Calcium-Calmodulin-Involved Heat Shock Response of Neoporphyra haitanensis

Abstract

Increasing global temperatures have seriously affected the sustainable development of Neoporphyra haitanensis cultivation. Although several pathways are reported to be involved in the response of N. haitanensis to heat stress, it is unknown which ones are activated by signal transduction. Previously, we detected a large influx of calcium ions (Ca2+) in N. haitanensis under heat stress. In this study, we further investigated the specificity of Ca2+ signaling and how is it transduced. Transmission electron microscopy and Fv/Fm analyses showed that the Ca2+ signal derived from extracellular Ca2+ formed at the early stage of the response to heat stress, and the signal was recognized and decoded by N. haitanensis calmodulin (NhCaM).
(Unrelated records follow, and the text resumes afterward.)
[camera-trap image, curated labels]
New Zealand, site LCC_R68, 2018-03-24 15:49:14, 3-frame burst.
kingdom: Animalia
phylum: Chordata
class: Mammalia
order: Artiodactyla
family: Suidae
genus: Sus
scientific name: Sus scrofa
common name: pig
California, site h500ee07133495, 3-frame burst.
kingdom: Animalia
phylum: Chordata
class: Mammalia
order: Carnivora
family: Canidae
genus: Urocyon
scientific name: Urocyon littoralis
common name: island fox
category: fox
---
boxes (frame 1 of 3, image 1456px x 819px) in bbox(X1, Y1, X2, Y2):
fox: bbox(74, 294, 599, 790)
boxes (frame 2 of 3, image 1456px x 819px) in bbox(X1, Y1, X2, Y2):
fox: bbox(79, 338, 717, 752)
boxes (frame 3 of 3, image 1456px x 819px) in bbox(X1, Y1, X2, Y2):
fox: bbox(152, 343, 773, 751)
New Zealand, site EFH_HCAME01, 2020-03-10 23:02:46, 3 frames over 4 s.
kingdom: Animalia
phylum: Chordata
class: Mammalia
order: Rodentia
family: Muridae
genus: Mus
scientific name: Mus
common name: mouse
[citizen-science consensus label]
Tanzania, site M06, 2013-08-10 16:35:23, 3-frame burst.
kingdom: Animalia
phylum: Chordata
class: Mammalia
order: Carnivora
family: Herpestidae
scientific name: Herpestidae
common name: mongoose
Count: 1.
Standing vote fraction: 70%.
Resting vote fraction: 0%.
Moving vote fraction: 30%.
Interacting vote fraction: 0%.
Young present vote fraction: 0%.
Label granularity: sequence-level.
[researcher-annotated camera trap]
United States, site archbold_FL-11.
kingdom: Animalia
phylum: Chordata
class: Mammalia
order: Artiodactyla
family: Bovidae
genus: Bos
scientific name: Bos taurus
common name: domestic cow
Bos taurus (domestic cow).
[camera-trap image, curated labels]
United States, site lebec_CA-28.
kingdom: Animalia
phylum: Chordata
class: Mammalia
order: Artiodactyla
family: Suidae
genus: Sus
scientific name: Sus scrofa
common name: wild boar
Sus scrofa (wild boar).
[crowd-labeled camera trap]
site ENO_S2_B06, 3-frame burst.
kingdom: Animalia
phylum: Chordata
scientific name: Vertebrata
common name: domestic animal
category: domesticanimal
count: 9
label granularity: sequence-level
In yeast two-hybrid assays, DnaJ, a voltage-dependent anion channel, and a bromodomain-containing protein interacted with PhCaM1 in vivo. The transcript levels of the genes encoding these proteins increased significantly in response to heat stress, but decreased upon inhibition of NhCaM1, indicating that these interacting factors were positively related to NhCaM1. Additionally, a comparative transcriptome analysis indicated that Ca2+ signal transduction is involved in phosphatidylinositol, photosystem processes, and energy metabolism in N. haitanensis under heat stress. Our results suggest that Ca2+-CaM plays important roles in signal transduction in response to heat stress in N. haitanensis.